Compounds found in the sediment samples suggest the oil and possibly the gases originate from flowering plants that once grew in a warm, forested Greenland back in the Miocene, a geological epoch stretching from 23 to 5.3 million years ago.
These carbon-rich deposits are what make the Freya mounds such a great place to live (if you're a maldanid tubeworm or a melitid amphipod). It's also a key reason why the world's mining industry and some governments have their eyes on the deep Arctic.
"Despite significant progress in understanding the distribution and concentration of gas hydrates, a major challenge remains in evaluating gas hydrates as an energy resource and their role in global climate change," the authors note.

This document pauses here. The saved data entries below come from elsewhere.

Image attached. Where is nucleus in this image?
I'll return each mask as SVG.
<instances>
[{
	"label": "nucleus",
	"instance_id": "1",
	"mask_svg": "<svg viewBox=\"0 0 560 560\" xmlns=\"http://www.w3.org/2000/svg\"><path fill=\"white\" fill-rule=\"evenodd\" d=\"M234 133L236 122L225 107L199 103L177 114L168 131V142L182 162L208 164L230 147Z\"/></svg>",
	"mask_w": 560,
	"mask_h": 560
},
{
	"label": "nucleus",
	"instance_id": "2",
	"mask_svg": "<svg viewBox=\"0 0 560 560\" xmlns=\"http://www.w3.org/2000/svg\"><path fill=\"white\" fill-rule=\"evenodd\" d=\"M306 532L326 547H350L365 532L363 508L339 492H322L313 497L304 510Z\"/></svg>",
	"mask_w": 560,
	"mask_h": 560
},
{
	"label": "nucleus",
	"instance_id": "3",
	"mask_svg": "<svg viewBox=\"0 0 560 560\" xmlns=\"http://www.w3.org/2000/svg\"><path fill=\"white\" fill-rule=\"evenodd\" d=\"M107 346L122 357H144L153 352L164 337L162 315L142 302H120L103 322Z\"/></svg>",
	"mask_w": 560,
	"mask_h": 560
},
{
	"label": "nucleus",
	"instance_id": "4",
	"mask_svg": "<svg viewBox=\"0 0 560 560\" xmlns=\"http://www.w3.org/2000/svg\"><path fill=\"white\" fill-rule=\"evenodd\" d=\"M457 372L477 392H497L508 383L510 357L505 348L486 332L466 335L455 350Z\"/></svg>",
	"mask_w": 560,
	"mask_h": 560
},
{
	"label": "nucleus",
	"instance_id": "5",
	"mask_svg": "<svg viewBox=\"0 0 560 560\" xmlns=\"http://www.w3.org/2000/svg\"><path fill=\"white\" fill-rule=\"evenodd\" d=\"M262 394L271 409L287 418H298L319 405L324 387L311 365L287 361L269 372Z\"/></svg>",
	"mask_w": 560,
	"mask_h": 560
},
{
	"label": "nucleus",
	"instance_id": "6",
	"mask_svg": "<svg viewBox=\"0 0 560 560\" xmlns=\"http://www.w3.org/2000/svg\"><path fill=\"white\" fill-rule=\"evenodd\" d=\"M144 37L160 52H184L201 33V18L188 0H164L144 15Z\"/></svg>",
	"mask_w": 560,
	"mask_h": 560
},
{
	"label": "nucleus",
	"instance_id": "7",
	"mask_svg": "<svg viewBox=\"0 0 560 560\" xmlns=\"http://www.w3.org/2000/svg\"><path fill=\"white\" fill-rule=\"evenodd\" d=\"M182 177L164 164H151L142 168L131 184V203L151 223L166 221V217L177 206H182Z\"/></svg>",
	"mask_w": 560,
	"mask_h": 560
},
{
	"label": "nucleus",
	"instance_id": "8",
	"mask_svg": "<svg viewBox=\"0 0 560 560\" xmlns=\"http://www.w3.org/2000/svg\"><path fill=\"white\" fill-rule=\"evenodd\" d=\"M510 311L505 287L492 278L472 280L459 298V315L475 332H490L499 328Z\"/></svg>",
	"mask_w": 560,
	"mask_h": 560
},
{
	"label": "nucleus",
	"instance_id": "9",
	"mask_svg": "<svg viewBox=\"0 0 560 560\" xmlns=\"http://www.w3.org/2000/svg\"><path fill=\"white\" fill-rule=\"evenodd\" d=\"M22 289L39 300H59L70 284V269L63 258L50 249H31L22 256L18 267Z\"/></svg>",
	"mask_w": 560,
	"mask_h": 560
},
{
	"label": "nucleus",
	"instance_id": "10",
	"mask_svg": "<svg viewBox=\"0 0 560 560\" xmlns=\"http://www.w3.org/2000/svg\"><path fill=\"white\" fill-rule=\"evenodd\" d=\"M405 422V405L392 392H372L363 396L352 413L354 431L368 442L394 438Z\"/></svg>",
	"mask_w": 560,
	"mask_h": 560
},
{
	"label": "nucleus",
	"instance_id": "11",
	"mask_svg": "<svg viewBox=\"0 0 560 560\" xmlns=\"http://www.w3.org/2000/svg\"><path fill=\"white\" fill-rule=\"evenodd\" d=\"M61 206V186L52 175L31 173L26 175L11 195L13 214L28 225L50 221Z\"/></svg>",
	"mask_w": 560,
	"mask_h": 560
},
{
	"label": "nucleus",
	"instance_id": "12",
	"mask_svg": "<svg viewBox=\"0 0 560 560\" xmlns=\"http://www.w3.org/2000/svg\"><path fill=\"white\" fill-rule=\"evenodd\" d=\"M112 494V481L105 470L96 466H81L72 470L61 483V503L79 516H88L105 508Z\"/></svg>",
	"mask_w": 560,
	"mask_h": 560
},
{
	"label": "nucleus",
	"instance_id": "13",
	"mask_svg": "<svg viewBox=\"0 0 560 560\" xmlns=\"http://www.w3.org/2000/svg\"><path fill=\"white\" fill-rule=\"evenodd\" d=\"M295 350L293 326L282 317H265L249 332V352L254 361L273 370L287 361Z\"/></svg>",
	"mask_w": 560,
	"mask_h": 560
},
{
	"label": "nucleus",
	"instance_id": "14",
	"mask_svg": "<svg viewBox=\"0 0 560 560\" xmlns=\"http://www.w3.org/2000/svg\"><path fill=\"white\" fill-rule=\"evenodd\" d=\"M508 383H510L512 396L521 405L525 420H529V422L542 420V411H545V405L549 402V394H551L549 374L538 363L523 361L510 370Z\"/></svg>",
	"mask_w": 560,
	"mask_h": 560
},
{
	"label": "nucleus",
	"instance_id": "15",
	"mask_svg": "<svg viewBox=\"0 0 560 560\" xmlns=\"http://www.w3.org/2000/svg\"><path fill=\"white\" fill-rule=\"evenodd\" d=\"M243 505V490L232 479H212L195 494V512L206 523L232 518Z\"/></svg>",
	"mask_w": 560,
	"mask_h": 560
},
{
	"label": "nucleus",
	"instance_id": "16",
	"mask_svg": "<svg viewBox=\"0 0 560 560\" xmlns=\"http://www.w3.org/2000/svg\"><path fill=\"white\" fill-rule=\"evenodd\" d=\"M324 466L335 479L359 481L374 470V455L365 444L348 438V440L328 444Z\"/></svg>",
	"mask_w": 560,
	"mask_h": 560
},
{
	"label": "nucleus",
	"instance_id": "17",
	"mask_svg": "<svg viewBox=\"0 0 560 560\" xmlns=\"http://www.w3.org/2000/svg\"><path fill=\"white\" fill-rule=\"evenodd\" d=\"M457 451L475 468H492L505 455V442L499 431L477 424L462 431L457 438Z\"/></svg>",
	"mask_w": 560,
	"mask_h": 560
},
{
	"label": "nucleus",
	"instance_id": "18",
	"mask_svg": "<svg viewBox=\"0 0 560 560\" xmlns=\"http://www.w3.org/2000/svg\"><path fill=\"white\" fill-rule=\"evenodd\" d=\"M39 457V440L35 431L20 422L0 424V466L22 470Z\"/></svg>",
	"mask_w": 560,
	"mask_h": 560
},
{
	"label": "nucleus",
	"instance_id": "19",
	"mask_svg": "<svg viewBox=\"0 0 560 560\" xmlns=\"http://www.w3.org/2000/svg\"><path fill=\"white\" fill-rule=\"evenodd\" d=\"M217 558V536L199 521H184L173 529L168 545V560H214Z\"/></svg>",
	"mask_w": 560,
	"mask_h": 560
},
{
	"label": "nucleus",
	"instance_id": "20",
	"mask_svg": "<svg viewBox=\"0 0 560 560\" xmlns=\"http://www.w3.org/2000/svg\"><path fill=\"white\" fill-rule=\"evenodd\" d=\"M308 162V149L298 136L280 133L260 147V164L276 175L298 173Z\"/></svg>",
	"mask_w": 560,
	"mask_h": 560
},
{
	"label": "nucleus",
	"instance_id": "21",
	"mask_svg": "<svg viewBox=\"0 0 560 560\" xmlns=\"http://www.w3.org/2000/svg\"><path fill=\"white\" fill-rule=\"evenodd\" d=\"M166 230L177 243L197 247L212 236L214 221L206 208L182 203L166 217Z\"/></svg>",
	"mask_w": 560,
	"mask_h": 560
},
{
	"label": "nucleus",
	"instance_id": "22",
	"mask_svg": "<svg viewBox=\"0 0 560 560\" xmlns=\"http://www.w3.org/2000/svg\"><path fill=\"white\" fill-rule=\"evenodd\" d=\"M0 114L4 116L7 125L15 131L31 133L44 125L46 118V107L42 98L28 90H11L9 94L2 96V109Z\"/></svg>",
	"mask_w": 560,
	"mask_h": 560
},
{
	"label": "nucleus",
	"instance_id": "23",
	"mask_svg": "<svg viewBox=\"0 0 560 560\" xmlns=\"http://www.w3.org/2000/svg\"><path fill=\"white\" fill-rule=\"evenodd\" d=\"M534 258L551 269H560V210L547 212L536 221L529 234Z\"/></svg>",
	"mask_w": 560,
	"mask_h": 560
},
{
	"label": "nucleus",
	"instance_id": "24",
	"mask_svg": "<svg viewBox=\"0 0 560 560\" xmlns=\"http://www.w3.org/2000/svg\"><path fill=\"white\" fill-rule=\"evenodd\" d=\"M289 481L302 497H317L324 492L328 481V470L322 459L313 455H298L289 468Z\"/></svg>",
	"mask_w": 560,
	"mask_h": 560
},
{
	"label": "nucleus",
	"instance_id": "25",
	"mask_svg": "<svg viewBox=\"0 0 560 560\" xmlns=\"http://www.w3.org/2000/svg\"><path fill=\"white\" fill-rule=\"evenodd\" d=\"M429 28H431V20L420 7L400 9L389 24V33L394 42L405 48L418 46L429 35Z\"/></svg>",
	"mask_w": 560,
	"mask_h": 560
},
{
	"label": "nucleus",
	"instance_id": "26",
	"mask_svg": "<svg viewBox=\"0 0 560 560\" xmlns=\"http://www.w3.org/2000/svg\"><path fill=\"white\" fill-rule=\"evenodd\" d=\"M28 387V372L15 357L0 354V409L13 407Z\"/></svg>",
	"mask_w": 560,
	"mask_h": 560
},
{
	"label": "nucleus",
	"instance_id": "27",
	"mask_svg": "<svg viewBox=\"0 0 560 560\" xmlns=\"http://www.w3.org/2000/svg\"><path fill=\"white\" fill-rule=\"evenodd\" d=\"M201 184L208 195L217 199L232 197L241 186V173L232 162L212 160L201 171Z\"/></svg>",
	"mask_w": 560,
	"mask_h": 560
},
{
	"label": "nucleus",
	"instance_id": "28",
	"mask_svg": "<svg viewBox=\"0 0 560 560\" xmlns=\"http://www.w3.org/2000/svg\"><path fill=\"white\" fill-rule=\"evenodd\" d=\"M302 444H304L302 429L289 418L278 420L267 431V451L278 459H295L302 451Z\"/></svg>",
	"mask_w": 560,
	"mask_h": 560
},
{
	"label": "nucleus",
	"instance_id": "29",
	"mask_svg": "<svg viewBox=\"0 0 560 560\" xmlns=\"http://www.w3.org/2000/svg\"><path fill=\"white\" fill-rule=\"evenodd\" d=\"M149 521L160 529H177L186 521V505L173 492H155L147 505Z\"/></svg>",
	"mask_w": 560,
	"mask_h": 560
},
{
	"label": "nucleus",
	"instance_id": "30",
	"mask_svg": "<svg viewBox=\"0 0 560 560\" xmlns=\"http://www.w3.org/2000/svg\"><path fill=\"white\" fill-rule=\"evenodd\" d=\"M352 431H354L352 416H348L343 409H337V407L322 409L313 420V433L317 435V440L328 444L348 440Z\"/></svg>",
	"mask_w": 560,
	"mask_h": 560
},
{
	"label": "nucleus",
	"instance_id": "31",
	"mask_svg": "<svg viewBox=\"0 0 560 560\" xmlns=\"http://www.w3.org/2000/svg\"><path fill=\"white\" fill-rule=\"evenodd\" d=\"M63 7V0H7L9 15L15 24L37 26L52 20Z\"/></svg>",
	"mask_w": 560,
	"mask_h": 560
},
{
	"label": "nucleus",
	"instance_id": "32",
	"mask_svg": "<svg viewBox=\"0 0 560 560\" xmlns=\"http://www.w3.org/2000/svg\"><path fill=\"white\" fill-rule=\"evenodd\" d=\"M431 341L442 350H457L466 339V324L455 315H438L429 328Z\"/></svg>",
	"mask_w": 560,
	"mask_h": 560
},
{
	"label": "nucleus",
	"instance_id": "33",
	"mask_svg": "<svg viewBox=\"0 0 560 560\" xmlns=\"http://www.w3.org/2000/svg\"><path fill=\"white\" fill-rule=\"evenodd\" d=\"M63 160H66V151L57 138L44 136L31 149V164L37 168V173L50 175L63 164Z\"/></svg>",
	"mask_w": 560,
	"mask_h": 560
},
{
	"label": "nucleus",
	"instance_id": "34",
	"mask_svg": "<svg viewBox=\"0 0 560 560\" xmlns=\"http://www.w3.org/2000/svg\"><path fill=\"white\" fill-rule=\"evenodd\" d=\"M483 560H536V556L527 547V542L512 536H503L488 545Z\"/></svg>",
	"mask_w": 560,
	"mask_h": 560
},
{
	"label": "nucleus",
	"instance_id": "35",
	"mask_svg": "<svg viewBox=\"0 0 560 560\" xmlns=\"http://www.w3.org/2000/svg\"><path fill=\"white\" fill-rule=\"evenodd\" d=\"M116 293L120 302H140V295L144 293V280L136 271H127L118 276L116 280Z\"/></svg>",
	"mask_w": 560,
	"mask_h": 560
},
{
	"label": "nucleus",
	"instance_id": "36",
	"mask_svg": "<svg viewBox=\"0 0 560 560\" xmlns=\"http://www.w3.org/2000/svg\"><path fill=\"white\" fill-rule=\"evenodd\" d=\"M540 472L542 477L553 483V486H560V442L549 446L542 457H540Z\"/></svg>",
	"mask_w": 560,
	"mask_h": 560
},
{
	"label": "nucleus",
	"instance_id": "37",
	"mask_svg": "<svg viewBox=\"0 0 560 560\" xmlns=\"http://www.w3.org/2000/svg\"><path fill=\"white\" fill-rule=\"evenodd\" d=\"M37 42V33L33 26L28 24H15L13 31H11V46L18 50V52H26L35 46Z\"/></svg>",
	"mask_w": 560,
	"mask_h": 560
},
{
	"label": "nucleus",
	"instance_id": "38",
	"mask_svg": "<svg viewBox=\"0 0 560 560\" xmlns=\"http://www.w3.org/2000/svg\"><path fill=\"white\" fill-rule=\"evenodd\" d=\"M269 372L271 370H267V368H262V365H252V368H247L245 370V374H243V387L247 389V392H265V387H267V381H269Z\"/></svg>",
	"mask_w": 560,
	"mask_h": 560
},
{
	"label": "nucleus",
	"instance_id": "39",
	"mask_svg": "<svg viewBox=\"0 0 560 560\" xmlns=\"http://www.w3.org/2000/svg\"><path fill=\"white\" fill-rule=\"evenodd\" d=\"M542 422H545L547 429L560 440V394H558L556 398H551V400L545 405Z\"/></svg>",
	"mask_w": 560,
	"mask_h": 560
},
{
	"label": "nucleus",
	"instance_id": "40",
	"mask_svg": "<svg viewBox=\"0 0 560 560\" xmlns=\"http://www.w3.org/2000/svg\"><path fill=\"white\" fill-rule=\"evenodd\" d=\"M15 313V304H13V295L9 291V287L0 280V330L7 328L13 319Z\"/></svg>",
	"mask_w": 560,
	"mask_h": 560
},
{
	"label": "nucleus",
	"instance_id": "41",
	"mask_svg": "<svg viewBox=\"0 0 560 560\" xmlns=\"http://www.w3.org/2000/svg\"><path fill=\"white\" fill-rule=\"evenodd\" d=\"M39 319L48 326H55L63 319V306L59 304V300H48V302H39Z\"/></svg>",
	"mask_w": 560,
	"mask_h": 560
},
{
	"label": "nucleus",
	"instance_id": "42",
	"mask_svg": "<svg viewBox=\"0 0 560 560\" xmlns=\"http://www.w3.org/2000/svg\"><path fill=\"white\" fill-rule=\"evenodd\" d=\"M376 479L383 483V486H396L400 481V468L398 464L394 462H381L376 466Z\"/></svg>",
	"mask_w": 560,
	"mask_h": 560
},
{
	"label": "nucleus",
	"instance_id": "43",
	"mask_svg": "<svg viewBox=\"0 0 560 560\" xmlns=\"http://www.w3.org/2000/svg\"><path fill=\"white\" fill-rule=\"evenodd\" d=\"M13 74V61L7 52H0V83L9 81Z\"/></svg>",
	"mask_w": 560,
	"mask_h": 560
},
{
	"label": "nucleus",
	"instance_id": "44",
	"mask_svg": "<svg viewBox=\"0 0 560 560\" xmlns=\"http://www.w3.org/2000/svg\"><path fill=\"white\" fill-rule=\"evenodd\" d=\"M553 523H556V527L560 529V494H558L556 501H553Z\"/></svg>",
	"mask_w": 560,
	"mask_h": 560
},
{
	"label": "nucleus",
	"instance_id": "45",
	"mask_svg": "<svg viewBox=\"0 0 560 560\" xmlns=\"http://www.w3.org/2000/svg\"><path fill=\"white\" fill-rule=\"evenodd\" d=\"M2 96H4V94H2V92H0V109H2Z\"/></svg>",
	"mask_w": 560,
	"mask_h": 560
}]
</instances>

So far, deep-sea mining has primarily focused on polymetallic nodules; potato-size lumps found on the seafloor that contain rare earth minerals used in devices like smartphones. But it's unclear what effect such a disruption to the deep sea floor would have on marine ecosystems of our already-destabilized planet.
"There are likely to be more very-deep gas hydrate cold seeps like the Freya mounds awaiting discovery in the region, and the marine life that thrives around them may be critical in contributing to the biodiversity of the deep Arctic," says marine ecologist Jon Copley of the University of Southampton in the UK, who was part of the expedition.
"The links that we have found between life at this seep and hydrothermal vents in the Arctic indicate that these island-like habitats on the ocean floor will need to be protected from any future impacts of deep-sea mining in the region."
The research was published in Nature Communications.